C’est au travers de cela qu’on lui aurait reproché d’avoir ménagé les Serbes. En fait, il ne voulait pas ménager les Serbes. Politiquement, au départ de cette crise -vous vous en souvenez-, au moment où il fallait reconnaître la Slovénie, la Croatie, etc., nous nous sommes retrouvés dans une situation qui était assez préoccupante parce que, d’une certaine façon, nous retrouvions les clivages de l’histoire, voire de la guerre.

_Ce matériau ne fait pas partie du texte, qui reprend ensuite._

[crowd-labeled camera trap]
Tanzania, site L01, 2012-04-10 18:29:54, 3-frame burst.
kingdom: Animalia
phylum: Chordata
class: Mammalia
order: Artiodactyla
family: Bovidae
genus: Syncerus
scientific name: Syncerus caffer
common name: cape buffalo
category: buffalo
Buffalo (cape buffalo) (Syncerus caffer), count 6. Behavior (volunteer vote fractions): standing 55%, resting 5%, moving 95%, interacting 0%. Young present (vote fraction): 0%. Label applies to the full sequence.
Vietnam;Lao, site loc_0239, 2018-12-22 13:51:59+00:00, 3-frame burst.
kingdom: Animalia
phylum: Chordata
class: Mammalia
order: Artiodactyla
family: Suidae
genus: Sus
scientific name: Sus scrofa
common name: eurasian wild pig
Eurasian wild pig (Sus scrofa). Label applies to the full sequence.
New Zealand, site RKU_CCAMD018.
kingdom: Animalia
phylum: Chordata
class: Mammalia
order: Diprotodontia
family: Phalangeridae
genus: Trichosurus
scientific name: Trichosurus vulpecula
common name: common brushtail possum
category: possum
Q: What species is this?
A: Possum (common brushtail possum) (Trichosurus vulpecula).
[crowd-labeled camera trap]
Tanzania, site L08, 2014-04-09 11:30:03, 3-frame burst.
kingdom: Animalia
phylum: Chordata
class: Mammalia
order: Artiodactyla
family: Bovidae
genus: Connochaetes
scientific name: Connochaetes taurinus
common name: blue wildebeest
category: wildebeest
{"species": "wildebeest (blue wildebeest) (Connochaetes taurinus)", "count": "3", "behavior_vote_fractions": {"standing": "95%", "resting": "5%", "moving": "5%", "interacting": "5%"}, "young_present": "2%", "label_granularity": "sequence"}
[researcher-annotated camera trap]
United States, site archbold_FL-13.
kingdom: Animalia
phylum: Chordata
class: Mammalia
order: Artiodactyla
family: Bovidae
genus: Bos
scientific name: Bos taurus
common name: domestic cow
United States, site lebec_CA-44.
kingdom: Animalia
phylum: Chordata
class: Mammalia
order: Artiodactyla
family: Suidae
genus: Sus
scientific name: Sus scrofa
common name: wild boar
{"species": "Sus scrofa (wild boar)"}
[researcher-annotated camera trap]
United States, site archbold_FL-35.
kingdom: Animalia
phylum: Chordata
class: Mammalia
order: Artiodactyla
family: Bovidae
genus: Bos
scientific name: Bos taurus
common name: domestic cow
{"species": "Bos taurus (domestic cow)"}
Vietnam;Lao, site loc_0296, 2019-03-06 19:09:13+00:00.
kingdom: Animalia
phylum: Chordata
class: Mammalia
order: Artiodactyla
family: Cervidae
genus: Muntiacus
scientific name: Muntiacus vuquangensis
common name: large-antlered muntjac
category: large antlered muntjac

C’est pourquoi le Président et la diplomatie française étaient dans une situation délicate de ce point de vue. Naturellement, il n’était pas question de soutenir les Serbes mais, en même temps, il y avait la tentation - c’était le cas notamment de l’Allemagne - d’aller très vite dans la reconnaissance de la Croatie et de la Slovénie, ce qui posait un problème diplomatique délicat.
Ensuite, effectivement, comme les Serbes étaient les agresseurs ou les plus agressifs, au moins durant la plus grande partie de ce conflit, quand on disait qu’on ne voulait pas faire la guerre, il est évident que c’était aux Serbes qu’on ne voulait pas la faire puisque c’étaient les agresseurs.
Autrement dit, le Président n’a jamais pensé que l’on pouvait passer d’une position qui était celle du départ, c’est-à-dire neutre, à une position qui a été finalement celle de Deliberate Force, à la fin, et qui sera celle du Kosovo plus tard, une position dans laquelle on passe de la crise à la guerre.